■ Exercise aim: Return, unchanged, every line starting at the one with "order: Artiodactyla" and running through the last line of the material below, with nothing else added.
--- START ---
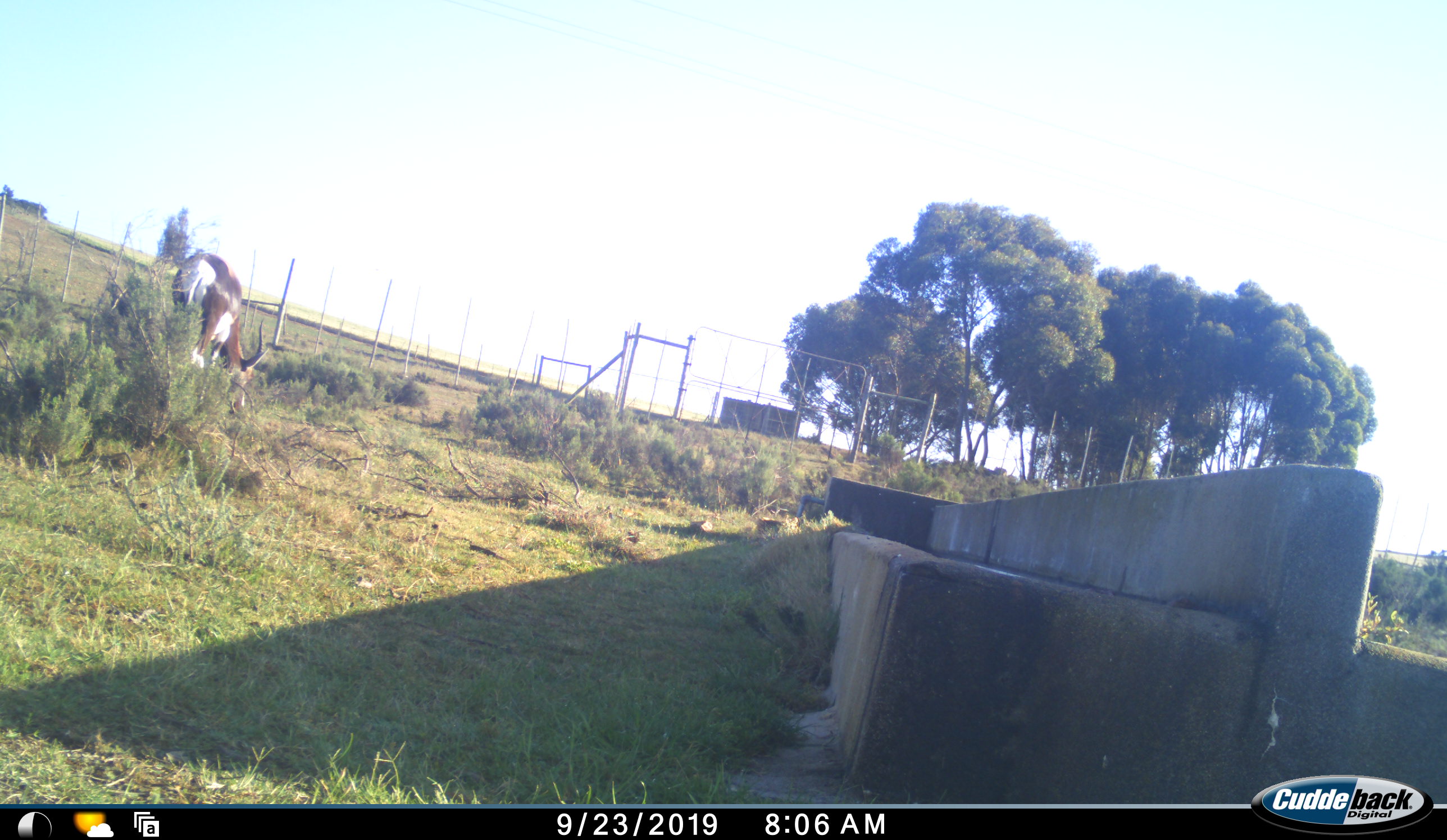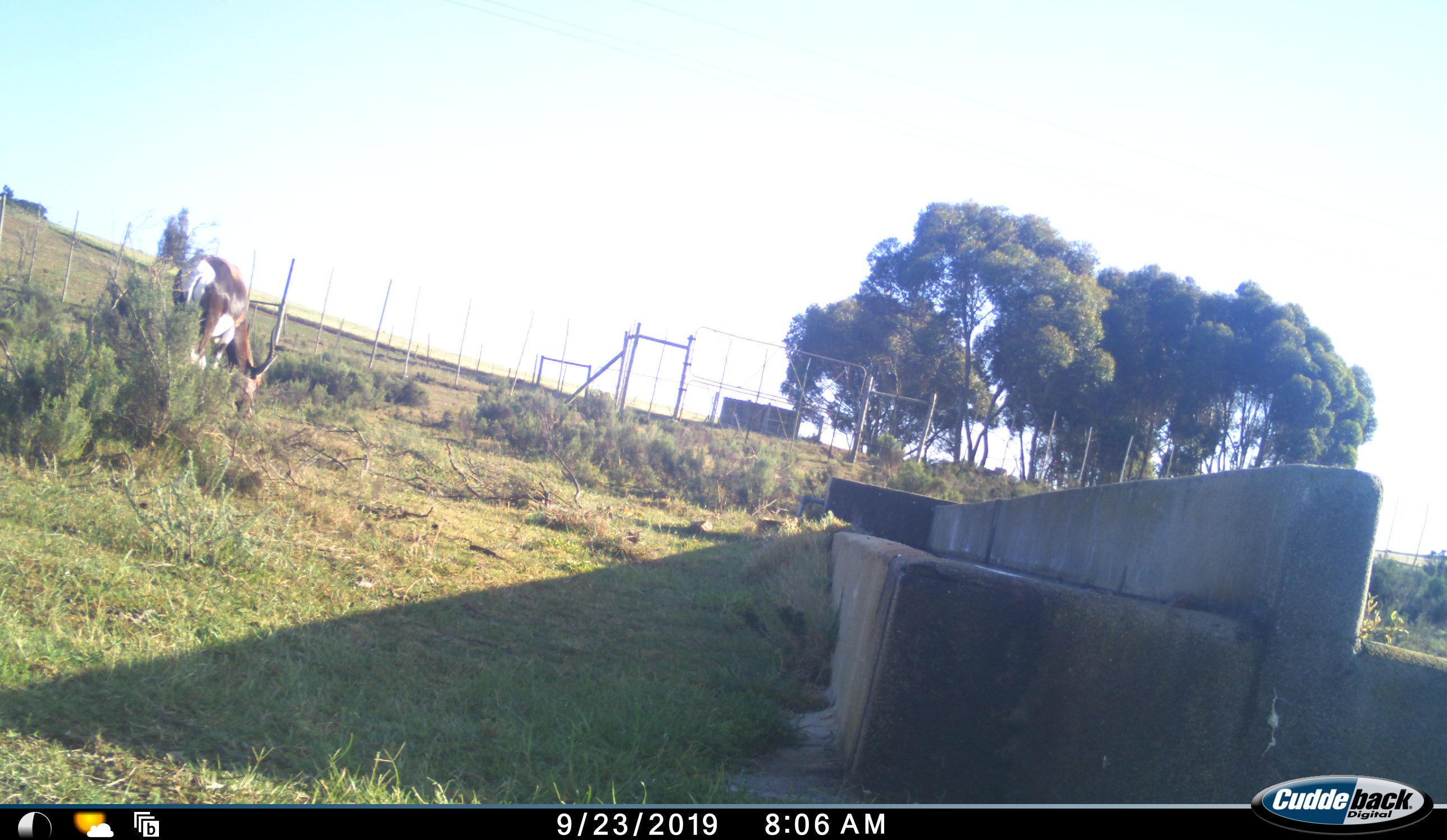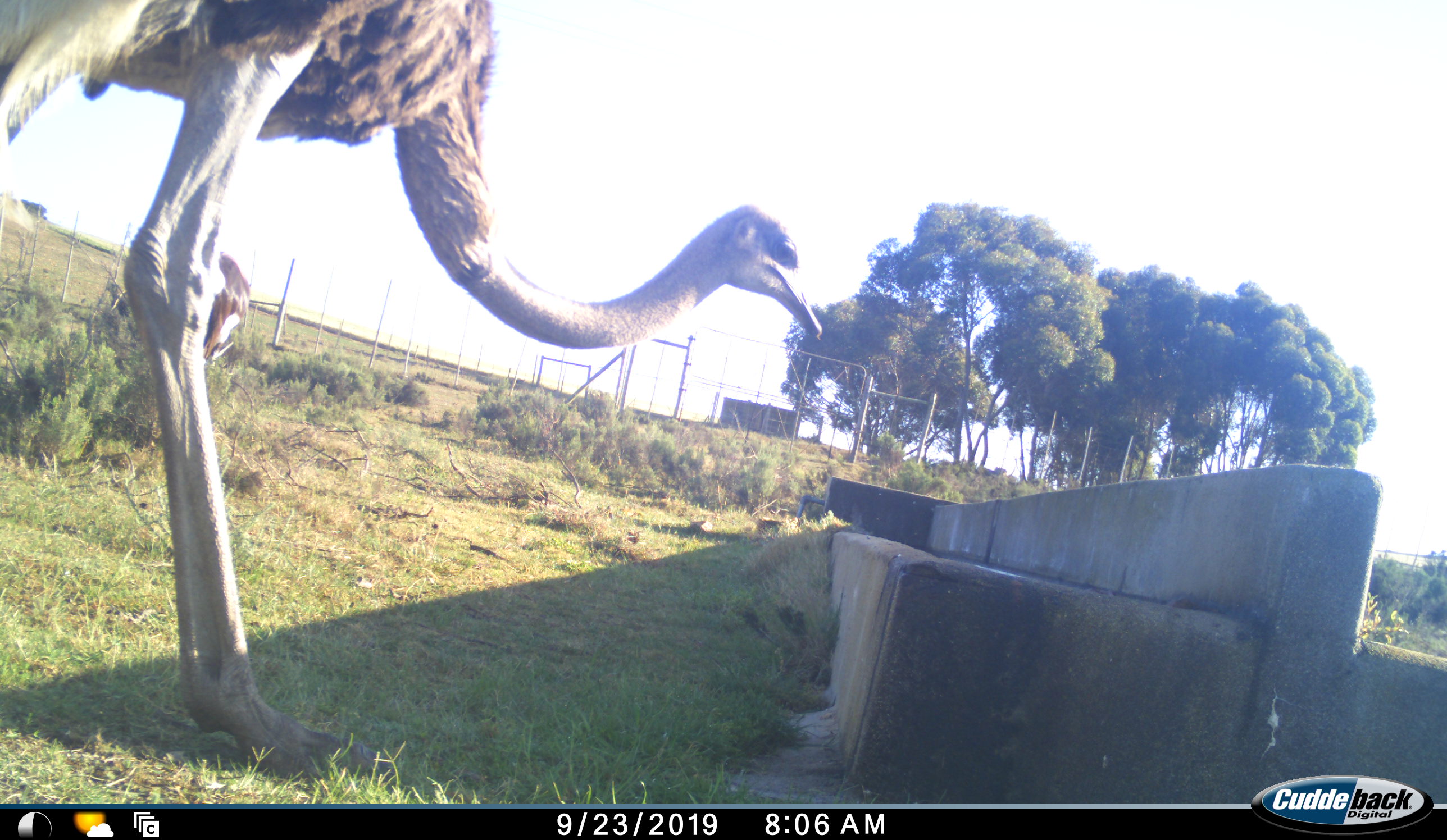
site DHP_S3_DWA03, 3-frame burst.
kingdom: Animalia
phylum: Chordata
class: Mammalia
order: Artiodactyla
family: Bovidae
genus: Damaliscus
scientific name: Damaliscus pygargus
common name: bontebok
Bontebok (Damaliscus pygargus), count 1. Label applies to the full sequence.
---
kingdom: Animalia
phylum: Chordata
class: Aves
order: Struthioniformes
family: Struthionidae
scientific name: Struthionidae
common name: ostrich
Ostrich (Struthionidae), count 1. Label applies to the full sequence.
--- END ---
■ Solution:
order: Artiodactyla
family: Bovidae
genus: Damaliscus
scientific name: Damaliscus pygargus
common name: bontebok
Bontebok (Damaliscus pygargus), count 1. Label applies to the full sequence.
---
kingdom: Animalia
phylum: Chordata
class: Aves
order: Struthioniformes
family: Struthionidae
scientific name: Struthionidae
common name: ostrich
Ostrich (Struthionidae), count 1. Label applies to the full sequence.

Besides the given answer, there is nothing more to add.